Wednesday, October 17, 2012

Weaponized Drones: A Casus Belli To Attack Iraq



Senators Were Told That Saddam Hussein Could Deliver Biological and Chemical Weapons To America Via Unmanned Drones.

Critics of America's drone war occasionally ask its supporters to imagine how they would feel if unmanned aerial vehicles were Weaponized and sent by foreign powers to attack American cities. 

What's always forgotten is the time when the U.S. Senate confronted that possibility. It scared them. In fact, one senator said his alarm helped persuade him to approve the war in Iraq. 

Congress was told a lot of things about Iraqi weapons that didn't turn out to be true. We remember the talk of WMDs, but we've forgotten the drones.

Senator Bill Nelson recounted the episode for the Congressional Record in 2004. One of 77 senators to vote for the Iraq War resolution, he wanted to share information "that had a great deal of bearing on my conclusion to vote for that resolution," because it convinced him that the U.S. was in "imminent peril."

He continued
I, along with nearly every Senator in this Chamber, in that secure room of this Capitol complex, was not only told there were weapons of mass destruction--specifically chemical and biological--but I was looked at straight in the face and told that Saddam Hussein had the means of delivering those biological and chemical weapons of mass destruction by unmanned drones, called UAVs, unmanned aerial vehicles. Further, I was looked at straight in the face and told that UAVs could be launched from ships off the Atlantic coast to attack eastern seaboard cities of the United States. Is it any wonder that I concluded there was an imminent peril to the United States? 

It's interesting to revisit America's drone fears now that we've used the technology to kill more people than any other country, and to normalize its use in ways that may forever change the course of civilization. 

Via: "The Atlantic"

Below is additional information from "The Seattle Times":


The information was so startling that CIA Director George Tenet and Vice President Dick Cheney trooped up to Capitol Hill to brief the four top Senate and House leaders the day after Labor Day, 2002.

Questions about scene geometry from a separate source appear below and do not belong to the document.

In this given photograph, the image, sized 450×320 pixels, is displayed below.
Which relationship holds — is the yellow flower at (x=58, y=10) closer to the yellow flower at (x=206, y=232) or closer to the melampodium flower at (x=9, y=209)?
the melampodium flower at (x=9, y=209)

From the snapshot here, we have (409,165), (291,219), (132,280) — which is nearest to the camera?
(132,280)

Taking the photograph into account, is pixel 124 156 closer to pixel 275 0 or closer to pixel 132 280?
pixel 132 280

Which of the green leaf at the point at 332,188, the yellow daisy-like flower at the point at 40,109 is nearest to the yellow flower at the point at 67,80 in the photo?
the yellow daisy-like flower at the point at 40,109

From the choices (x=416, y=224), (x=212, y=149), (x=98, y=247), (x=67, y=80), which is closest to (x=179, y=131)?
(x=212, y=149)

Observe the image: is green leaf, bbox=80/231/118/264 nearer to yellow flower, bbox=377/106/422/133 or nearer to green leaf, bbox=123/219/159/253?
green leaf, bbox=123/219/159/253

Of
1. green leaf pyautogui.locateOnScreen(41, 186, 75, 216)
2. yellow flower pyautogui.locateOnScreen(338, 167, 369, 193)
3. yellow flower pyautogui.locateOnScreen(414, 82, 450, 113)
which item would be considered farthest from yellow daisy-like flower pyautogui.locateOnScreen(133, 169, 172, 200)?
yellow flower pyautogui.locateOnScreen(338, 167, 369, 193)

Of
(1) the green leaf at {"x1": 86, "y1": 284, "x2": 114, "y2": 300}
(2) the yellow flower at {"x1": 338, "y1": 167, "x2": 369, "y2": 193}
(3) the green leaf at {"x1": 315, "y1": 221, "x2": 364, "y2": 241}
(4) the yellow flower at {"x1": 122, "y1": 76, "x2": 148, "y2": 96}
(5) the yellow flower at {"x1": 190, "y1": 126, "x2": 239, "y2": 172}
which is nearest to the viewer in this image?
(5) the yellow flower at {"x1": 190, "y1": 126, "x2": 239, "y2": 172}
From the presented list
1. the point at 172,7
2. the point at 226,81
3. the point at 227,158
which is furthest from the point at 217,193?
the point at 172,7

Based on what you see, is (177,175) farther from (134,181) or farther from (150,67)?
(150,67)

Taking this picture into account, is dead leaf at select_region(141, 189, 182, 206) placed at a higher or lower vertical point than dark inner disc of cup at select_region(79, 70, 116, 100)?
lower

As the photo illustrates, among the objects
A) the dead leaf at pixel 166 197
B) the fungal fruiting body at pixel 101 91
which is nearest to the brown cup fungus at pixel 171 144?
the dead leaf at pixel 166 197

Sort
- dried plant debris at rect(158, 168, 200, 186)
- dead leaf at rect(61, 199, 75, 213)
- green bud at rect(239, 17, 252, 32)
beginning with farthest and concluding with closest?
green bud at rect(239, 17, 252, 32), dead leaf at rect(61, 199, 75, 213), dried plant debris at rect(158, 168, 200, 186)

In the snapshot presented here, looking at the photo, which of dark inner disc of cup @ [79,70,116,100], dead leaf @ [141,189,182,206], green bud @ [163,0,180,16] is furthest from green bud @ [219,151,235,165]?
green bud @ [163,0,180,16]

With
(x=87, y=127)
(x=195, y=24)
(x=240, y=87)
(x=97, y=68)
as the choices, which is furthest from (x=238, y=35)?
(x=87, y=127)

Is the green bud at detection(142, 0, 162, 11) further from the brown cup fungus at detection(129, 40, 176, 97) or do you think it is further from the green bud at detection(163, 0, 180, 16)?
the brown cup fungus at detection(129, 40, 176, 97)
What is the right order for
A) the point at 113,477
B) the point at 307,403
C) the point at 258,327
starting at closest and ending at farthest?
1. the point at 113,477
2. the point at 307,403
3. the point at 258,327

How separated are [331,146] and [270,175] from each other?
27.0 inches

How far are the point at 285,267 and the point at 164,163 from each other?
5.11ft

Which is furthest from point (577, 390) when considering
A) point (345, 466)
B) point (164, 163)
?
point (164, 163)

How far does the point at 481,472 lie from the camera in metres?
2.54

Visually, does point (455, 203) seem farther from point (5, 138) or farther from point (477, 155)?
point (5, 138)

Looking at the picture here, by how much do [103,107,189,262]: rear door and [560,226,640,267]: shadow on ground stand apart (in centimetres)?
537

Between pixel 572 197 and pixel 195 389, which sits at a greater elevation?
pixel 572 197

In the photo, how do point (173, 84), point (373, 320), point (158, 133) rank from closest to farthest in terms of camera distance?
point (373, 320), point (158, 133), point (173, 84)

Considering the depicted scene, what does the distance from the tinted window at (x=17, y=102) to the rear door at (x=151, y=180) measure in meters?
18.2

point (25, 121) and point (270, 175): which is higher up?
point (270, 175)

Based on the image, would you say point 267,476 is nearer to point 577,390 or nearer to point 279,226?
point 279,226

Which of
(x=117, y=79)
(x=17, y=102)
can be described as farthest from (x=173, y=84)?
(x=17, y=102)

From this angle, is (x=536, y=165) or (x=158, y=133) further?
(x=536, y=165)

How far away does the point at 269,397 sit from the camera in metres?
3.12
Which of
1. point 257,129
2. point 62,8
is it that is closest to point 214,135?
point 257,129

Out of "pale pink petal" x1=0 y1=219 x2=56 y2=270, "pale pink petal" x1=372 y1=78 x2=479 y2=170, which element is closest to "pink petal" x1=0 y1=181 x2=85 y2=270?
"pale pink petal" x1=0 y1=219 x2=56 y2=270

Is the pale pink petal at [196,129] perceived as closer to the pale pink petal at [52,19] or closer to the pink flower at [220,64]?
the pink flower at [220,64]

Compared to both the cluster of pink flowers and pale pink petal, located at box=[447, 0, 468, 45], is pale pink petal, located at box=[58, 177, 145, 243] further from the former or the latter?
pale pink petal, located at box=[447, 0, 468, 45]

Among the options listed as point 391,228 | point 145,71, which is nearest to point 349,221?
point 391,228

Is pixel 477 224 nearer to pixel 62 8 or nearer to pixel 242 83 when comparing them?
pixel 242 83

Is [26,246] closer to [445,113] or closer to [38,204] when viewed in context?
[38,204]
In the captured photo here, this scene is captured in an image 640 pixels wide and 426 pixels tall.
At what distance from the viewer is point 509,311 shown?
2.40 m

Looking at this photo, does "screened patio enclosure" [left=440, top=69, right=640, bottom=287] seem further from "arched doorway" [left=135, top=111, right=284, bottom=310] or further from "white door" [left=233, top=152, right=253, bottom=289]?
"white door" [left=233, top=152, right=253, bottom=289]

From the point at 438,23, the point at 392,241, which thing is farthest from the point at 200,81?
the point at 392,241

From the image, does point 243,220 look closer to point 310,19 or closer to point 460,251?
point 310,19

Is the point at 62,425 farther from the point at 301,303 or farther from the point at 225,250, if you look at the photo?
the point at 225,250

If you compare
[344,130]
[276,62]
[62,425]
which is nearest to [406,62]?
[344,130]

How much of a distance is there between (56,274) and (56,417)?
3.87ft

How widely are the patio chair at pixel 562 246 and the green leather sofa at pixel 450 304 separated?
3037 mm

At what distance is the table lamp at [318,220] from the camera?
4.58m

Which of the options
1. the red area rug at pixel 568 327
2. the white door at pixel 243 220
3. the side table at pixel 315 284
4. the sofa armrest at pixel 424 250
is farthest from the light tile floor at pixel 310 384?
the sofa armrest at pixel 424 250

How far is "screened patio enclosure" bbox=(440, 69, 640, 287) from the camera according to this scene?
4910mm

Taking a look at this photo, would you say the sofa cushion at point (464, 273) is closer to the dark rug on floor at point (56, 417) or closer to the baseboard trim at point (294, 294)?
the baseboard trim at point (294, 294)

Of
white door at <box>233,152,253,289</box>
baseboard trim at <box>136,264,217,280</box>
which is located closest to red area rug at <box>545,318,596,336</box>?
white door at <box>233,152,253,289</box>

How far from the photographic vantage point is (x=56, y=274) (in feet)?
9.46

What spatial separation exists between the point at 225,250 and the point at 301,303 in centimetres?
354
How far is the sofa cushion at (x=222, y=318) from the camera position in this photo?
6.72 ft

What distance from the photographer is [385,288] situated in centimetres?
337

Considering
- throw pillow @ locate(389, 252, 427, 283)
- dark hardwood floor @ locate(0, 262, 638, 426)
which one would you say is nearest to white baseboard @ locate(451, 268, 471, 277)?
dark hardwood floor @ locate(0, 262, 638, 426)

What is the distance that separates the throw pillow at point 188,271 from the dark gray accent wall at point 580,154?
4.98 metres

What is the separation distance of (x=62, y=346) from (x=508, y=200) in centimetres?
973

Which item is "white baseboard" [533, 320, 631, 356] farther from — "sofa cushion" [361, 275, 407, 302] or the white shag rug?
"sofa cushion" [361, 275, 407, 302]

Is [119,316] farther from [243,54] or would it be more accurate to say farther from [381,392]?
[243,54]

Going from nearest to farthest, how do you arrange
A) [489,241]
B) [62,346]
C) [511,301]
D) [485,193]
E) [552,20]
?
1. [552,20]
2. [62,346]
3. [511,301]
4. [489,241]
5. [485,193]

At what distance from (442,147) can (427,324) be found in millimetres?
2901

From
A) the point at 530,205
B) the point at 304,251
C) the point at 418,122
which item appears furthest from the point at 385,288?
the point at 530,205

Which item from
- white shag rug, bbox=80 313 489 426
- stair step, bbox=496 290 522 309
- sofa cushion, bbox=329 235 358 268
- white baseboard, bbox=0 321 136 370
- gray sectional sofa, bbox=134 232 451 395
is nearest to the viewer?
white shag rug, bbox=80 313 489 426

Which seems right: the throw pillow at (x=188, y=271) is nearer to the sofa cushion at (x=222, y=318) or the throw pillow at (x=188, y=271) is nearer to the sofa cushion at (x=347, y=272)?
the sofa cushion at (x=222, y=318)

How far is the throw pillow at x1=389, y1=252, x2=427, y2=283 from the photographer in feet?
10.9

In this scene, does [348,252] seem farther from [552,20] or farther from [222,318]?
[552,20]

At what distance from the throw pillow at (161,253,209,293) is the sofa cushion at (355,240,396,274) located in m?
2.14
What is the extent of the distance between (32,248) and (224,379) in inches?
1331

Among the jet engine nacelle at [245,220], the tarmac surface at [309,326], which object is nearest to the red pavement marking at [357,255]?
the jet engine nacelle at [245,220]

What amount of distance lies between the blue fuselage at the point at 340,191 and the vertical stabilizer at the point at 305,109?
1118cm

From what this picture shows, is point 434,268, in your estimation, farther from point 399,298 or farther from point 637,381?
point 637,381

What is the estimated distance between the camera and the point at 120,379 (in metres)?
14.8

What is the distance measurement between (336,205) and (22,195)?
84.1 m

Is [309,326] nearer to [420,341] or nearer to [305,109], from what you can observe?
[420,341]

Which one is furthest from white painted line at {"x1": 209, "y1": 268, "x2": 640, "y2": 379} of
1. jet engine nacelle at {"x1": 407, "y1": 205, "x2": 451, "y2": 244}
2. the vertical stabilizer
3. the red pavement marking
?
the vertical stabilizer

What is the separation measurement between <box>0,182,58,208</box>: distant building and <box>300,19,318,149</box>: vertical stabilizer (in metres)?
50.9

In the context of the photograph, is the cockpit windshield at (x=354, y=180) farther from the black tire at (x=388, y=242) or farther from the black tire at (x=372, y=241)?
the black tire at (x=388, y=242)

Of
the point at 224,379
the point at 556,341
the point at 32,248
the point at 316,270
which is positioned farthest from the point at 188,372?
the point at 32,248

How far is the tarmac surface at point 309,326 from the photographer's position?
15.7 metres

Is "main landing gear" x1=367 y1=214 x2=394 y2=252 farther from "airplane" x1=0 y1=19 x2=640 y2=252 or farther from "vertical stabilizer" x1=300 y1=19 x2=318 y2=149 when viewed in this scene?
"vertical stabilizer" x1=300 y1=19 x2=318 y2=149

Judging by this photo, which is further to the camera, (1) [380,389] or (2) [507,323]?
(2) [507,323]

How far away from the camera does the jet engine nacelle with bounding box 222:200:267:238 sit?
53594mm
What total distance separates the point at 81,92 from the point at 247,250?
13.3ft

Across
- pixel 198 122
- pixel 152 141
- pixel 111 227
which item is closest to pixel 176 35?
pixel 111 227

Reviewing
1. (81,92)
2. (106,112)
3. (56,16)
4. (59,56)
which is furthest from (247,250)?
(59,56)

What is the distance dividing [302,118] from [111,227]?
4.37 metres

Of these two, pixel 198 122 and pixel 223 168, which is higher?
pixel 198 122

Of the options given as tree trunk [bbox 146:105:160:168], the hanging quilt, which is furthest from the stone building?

In the briefing, Tenet and Cheney presented what one participant described as a "smoking gun": New intelligence showed Iraq had developed unmanned airborne vehicles (UAVs) that could deliver chemical or biological agents.

In addition, they said, Iraq had sought mapping software that would allow it to produce sophisticated views of the eastern U.S. cities. President Bush hinted at the evidence in a speech on Oct. 7, 2002.

The UAVs were a major source of controversy, officials said. For many senior officials, this was some of the best evidence they had. 

"The UAV program, to me, that was more serious because that was a direct threat to our military," a high-ranking national-security official said later. "Those UAVs could get up and spread chemical or, worse, biological weapons."
The NIE, according to declassified portions made public last year, firmly stated that "Baghdad's UAV could threaten Iraq's neighbors, U.S. forces in the Persian Gulf and if brought close to, or into, the United States, the U.S. homeland."
But the NIE included a dissent to this conclusion that, after the war, would be considered correct: The Air Force intelligence arm, the expert on UAVs in the U.S. government, strongly argued that the primary role of these aircraft was reconnaissance, "although CBW (chemical and biological weapons) delivery is an inherent capability."

Air Force officials have said this last phrase was added during negotiations in crafting the NIE, though they viewed the possibility as highly unlikely because the drones would be inefficient delivery vehicles.


Powell and his team stuck with the consensus position of the other intelligence agencies because a decision had been made that his speech should reflect the best judgment of the intelligence community.

The Air Force dissent was "perfectly logical," one State Department official said. "Some of the drones may have been reconnaissance, maybe all of them. But the weight of the intelligence community was that these were delivery vehicles. Given the history of Iraq's interest in UAV development, we couldn't discount it."

"There was a very strong dominant view on UAVs," another official said, "and that's what we went with."